Survivorship and Stories (Day 33, Year 3)

I had the most interesting interview with a childhood cancer researcher today. Dr. Eugenie Kleinerman at MD Anderson in Houston, Texas (where Lily had proton radiation in 2007, that's what's pictured at the left, little warrior Lily) is studying how exercise could be used as a preventive and a treatment for doxorubicin chemotherapy induced cardiac myopathy. 

I know those were big words for the non-oncology readers. Basically "dox" is a really effective chemotherapy that damages the heart. In kids who receive this therapy, more than 50% will have some sort of heart damage which leads to decreased quality of life and even, early death. 

Dr. Kleinerman expressed how devastating this is to her--she cured their cancer and left them with heart disease. 

Pediatric oncologists have really hard jobs. 

I'll write about her research more specifically for Alex's Lemonade Stand Foundation--they funded her early work which set the stage for the study she is leading now.

In the interview, as always nearly always happens, I start thinking about the research in the context of my own walk with childhood cancer as Lily's mom. I used to never bring up Lily, unless we were discussing ependymoma (which is the brain tumor she had), but in recent interviews I've disclosed it. I am not their therapist, after all, so there aren't professional rules in place; plus childhood cancer has no rules. When I see the doctors talking, I see how personally their work affects them.
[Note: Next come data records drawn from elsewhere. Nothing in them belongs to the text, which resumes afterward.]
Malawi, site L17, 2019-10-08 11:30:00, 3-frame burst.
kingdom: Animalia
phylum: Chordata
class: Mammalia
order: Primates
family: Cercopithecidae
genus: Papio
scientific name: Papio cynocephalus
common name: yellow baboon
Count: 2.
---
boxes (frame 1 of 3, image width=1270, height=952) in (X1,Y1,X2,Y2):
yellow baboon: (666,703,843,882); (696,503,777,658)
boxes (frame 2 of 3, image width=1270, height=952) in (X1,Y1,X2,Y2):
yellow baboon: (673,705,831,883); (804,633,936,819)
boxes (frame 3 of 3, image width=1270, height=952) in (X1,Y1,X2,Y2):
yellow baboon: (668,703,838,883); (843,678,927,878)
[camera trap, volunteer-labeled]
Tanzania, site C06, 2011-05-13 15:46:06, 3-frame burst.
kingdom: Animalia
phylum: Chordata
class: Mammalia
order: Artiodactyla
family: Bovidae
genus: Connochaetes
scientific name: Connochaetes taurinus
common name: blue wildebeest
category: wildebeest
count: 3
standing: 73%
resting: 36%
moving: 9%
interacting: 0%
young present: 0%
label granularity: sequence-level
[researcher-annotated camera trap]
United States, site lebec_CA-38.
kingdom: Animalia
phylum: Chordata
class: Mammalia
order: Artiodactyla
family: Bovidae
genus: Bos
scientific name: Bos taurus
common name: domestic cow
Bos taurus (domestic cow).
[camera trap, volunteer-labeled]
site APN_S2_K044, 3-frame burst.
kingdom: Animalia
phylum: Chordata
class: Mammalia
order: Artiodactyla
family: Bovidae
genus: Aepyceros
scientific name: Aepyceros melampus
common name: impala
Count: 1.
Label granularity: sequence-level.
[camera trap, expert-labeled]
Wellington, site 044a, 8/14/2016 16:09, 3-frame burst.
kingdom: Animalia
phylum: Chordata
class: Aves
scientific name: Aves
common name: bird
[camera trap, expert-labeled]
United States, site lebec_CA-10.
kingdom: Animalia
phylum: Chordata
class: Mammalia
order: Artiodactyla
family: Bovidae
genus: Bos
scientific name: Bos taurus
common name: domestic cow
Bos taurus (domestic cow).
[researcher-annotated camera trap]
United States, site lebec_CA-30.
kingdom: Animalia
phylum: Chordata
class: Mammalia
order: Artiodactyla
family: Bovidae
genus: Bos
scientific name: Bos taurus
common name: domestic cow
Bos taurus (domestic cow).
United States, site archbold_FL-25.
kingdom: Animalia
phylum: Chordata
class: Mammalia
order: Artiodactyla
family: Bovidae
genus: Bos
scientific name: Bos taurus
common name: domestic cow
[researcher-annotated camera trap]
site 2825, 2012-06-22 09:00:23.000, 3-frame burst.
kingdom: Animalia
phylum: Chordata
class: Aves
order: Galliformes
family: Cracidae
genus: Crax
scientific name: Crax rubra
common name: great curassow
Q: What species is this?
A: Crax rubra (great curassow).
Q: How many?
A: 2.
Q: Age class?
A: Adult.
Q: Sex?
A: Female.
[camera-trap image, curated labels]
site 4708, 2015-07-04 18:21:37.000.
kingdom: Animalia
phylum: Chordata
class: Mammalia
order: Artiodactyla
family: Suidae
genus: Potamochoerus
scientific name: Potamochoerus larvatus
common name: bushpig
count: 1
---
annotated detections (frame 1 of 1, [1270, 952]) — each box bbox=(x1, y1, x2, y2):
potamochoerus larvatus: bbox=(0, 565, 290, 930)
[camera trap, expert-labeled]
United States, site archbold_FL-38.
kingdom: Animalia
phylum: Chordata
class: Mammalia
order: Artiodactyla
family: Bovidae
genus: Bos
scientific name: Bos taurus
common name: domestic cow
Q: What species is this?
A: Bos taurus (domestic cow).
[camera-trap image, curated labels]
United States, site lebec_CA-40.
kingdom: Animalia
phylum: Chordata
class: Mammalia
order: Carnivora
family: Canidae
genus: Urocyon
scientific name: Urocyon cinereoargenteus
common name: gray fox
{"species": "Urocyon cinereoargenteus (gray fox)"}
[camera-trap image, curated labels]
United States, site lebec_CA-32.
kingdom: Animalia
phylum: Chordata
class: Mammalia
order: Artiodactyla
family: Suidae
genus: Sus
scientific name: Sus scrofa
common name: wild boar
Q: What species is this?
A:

The aftermath and current toll is written all over their faces. 

I said it before: pediatric oncologists have really hard jobs. 

I've learned many things in my walk with childhood cancer; the biggest thing is that human connection and sharing stories means something. It is not "oversharing" or "TMI" when you tell your truth. 

When I am fully honest with my story, I connect more deeply with whomever I am speaking with and then I get to hear their stories. Today, the discussion led us to what happens to childhood cancer survivors when they grow up--how do they navigate their healthcare in adulthood. 

For kids who had high-dose chemotherapy, constant cardiac surveillance is needed; but community doctors don't always have the bandwidth or resources (even in this wealthy country of ours). Some children with a history of cancer can have trouble getting health insurance--I think this is lessening, but I have no doubt it is still a reality for some. And frankly, a newly minted young adult is hardly equipped to manage childhood cancer survivorship on their own. They most likely don't have a life partner to shoulder the burden; they still need their parents or other trusted adult to advocate and support them. 

(I am 45 years old and really could use a healthcare advocate for myself somedays). 

This keeps me up at night--this worrying about Lily and what's next. I am so excited for her to grow up--but I am so scared about what that means. I need her to live to be 100 years old or more. I won't accept anything else. 

I don't know what the solution is, but I know if someone isn't working on it yet, someone will. I know that I'll begin to shift my personal focus into advocating for adult pediatric cancer survivors. 

And I know that a solution will come because families like mine shared our stories with each other, with you and with the incredible researchers working everyday for cures for their patients. 

Stories can change the world, I think. And I know they can cure childhood cancer, too.